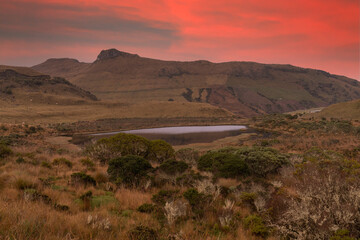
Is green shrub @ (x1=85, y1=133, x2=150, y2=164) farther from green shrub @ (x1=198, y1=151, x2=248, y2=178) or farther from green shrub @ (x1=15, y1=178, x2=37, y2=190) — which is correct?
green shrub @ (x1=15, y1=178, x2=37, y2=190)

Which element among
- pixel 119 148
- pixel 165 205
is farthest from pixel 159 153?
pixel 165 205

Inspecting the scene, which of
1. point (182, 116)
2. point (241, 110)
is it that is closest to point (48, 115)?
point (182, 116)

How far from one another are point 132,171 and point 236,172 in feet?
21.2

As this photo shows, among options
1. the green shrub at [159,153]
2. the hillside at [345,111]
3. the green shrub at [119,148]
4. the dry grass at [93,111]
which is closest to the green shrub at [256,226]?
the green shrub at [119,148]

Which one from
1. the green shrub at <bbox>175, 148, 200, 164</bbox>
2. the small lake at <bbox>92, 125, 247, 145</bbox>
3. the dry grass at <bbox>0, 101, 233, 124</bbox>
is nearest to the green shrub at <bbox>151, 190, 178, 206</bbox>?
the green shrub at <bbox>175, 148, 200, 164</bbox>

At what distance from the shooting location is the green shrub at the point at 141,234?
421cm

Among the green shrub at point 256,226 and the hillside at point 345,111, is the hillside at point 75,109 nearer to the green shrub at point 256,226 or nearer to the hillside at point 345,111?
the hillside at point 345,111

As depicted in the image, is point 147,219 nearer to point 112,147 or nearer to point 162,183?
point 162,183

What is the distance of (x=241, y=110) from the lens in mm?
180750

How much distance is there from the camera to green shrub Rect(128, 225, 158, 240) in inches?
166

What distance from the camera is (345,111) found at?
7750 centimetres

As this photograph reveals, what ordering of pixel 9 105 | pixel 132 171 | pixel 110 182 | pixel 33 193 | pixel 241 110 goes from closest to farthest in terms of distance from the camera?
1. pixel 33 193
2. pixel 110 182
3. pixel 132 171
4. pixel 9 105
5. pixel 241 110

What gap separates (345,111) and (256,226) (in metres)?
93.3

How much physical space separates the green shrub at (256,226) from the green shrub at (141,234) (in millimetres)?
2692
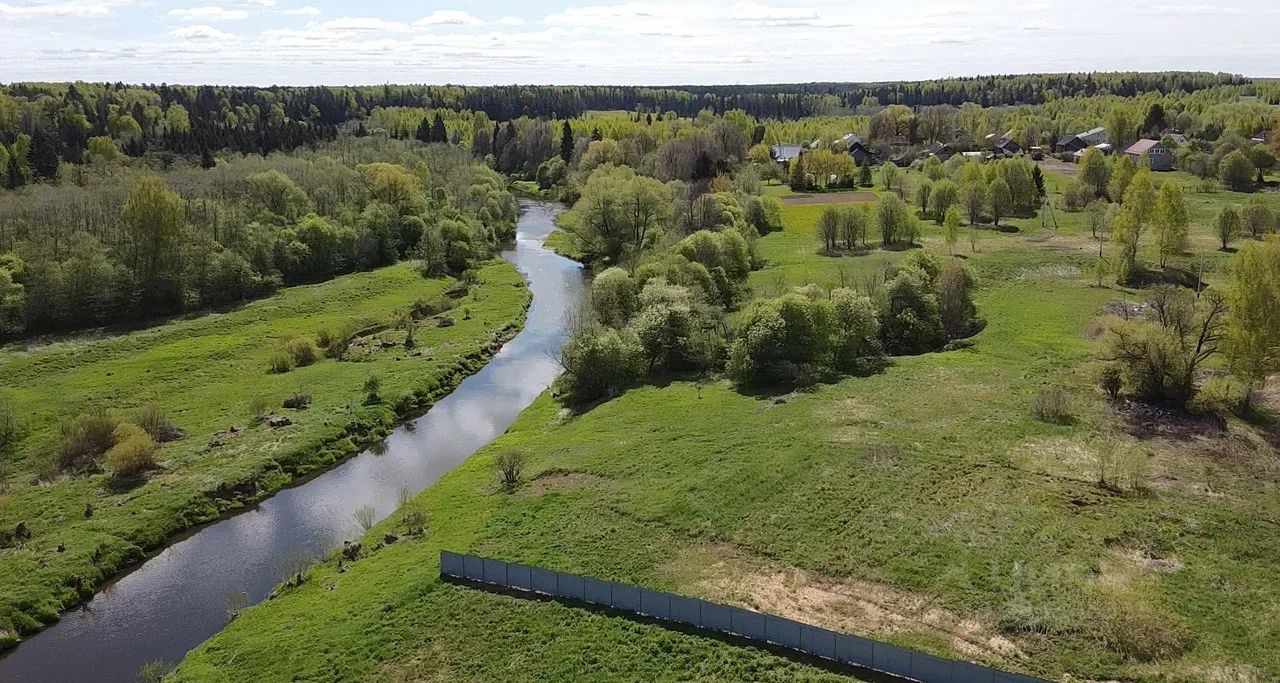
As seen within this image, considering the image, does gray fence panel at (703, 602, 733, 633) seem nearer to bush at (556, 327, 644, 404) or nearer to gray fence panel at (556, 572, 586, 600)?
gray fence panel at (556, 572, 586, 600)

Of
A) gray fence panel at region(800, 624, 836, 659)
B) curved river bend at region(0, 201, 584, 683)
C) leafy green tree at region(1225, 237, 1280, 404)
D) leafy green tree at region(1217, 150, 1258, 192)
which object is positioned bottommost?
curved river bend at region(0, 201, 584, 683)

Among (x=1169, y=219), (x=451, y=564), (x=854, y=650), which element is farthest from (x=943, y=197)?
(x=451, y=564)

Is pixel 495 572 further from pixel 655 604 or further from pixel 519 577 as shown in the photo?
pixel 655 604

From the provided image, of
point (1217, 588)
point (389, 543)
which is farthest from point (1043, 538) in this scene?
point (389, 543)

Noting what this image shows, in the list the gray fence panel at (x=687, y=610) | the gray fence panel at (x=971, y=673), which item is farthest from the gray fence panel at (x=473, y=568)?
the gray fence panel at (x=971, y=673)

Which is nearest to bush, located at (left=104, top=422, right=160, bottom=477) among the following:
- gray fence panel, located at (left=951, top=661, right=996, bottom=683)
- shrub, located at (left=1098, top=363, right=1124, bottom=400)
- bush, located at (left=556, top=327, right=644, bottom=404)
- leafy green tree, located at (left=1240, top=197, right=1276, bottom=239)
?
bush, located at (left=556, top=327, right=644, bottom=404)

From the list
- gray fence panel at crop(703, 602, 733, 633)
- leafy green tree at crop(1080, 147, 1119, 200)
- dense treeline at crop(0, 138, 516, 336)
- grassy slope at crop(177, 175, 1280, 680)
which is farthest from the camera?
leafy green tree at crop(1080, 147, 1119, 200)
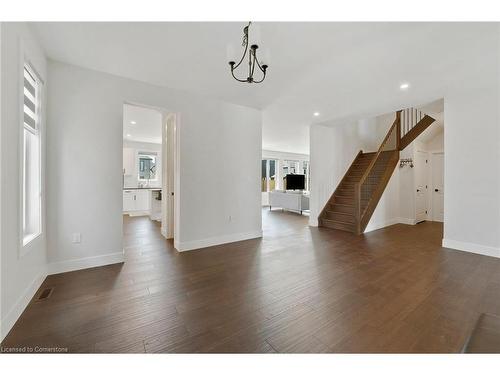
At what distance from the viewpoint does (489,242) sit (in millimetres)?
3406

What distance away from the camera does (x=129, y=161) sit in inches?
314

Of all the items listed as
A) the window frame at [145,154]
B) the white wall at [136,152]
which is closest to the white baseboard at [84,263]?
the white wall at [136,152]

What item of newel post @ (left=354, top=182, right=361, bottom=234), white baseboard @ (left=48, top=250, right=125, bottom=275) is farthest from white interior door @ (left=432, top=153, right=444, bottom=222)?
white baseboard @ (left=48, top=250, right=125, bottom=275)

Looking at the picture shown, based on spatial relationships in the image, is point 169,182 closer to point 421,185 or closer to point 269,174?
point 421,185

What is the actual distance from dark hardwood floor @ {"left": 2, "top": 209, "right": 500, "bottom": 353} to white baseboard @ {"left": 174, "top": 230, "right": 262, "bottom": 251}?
================
EXERCISE DETAILS:
Repeat the records above verbatim, with no pictures in the result.

EXERCISE OUTPUT:
Is green shrub @ (x1=85, y1=133, x2=150, y2=164) farther from green shrub @ (x1=198, y1=151, x2=248, y2=178) or farther from green shrub @ (x1=15, y1=178, x2=37, y2=190) — which is correct?
green shrub @ (x1=15, y1=178, x2=37, y2=190)

Which element among
- pixel 119 148
- pixel 165 205
is farthest from pixel 159 153?
pixel 165 205

Inspecting the scene, which of
1. point (182, 116)
2. point (241, 110)
is it that is closest to point (48, 115)?
point (182, 116)

How far from one another are point 132,171 and point 236,172 in feet?
21.2

As this photo shows, among options
1. the green shrub at [159,153]
2. the hillside at [345,111]
3. the green shrub at [119,148]
4. the dry grass at [93,111]
which is closest to the green shrub at [256,226]?
the green shrub at [119,148]

Which one from
1. the green shrub at <bbox>175, 148, 200, 164</bbox>
2. the small lake at <bbox>92, 125, 247, 145</bbox>
3. the dry grass at <bbox>0, 101, 233, 124</bbox>
is nearest to the green shrub at <bbox>151, 190, 178, 206</bbox>?
the green shrub at <bbox>175, 148, 200, 164</bbox>

At what distance from the shooting location is the green shrub at the point at 141,234?
421cm

Among the green shrub at point 256,226 and the hillside at point 345,111, is the hillside at point 75,109 nearer to the green shrub at point 256,226 or nearer to the hillside at point 345,111?
the hillside at point 345,111

As depicted in the image, is point 147,219 nearer to point 112,147 or nearer to point 162,183?
point 162,183

What is the distance of (x=241, y=110) from the lens in mm?
180750

How much distance is there from the camera to green shrub Rect(128, 225, 158, 240) in inches?
166

What distance from the camera is (345,111) found at?
7750 centimetres

As this photograph reveals, what ordering of pixel 9 105 | pixel 132 171 | pixel 110 182 | pixel 33 193 | pixel 241 110 goes from closest to farthest in terms of distance from the camera?
1. pixel 33 193
2. pixel 110 182
3. pixel 132 171
4. pixel 9 105
5. pixel 241 110

What gap separates (345,111) and (256,226) (in metres)?
93.3

How much physical space separates the green shrub at (256,226) from the green shrub at (141,234) (in millimetres)?
2692
As seen within this image, considering the image, does gray fence panel at (703, 602, 733, 633) seem nearer to bush at (556, 327, 644, 404) or nearer to gray fence panel at (556, 572, 586, 600)?
gray fence panel at (556, 572, 586, 600)

Of
A) gray fence panel at region(800, 624, 836, 659)
B) curved river bend at region(0, 201, 584, 683)
C) leafy green tree at region(1225, 237, 1280, 404)
D) leafy green tree at region(1217, 150, 1258, 192)
which object is positioned bottommost?
curved river bend at region(0, 201, 584, 683)

Among (x=1169, y=219), (x=451, y=564), (x=854, y=650), which element is farthest from (x=943, y=197)?
(x=451, y=564)

Is pixel 495 572 further from pixel 655 604 or further from pixel 519 577 as shown in the photo?
pixel 655 604

From the provided image, of
point (1217, 588)
point (389, 543)
which is farthest from point (1043, 538) in this scene?
point (389, 543)

Noting what this image shows, in the list the gray fence panel at (x=687, y=610) | the gray fence panel at (x=971, y=673), which item is farthest from the gray fence panel at (x=473, y=568)?
the gray fence panel at (x=971, y=673)

Which is nearest to bush, located at (left=104, top=422, right=160, bottom=477) among the following:
- gray fence panel, located at (left=951, top=661, right=996, bottom=683)
- shrub, located at (left=1098, top=363, right=1124, bottom=400)
- bush, located at (left=556, top=327, right=644, bottom=404)
- leafy green tree, located at (left=1240, top=197, right=1276, bottom=239)
?
bush, located at (left=556, top=327, right=644, bottom=404)

From the list
- gray fence panel at crop(703, 602, 733, 633)
- leafy green tree at crop(1080, 147, 1119, 200)
- dense treeline at crop(0, 138, 516, 336)
- grassy slope at crop(177, 175, 1280, 680)
which is farthest from the camera?
leafy green tree at crop(1080, 147, 1119, 200)
At what distance from the viewpoint does (489,242) sit (in millimetres)?
3406

What distance away from the camera does (x=129, y=161) sit in inches?
314

Of all the items listed as
A) the window frame at [145,154]
B) the white wall at [136,152]
which is closest to the white baseboard at [84,263]?
the white wall at [136,152]

What item of newel post @ (left=354, top=182, right=361, bottom=234), white baseboard @ (left=48, top=250, right=125, bottom=275) is farthest from white interior door @ (left=432, top=153, right=444, bottom=222)?
white baseboard @ (left=48, top=250, right=125, bottom=275)

Looking at the picture shown, based on spatial relationships in the image, is point 169,182 closer to point 421,185 or closer to point 269,174?
point 421,185

What is the actual distance from dark hardwood floor @ {"left": 2, "top": 209, "right": 500, "bottom": 353} to white baseboard @ {"left": 174, "top": 230, "right": 262, "bottom": 251}?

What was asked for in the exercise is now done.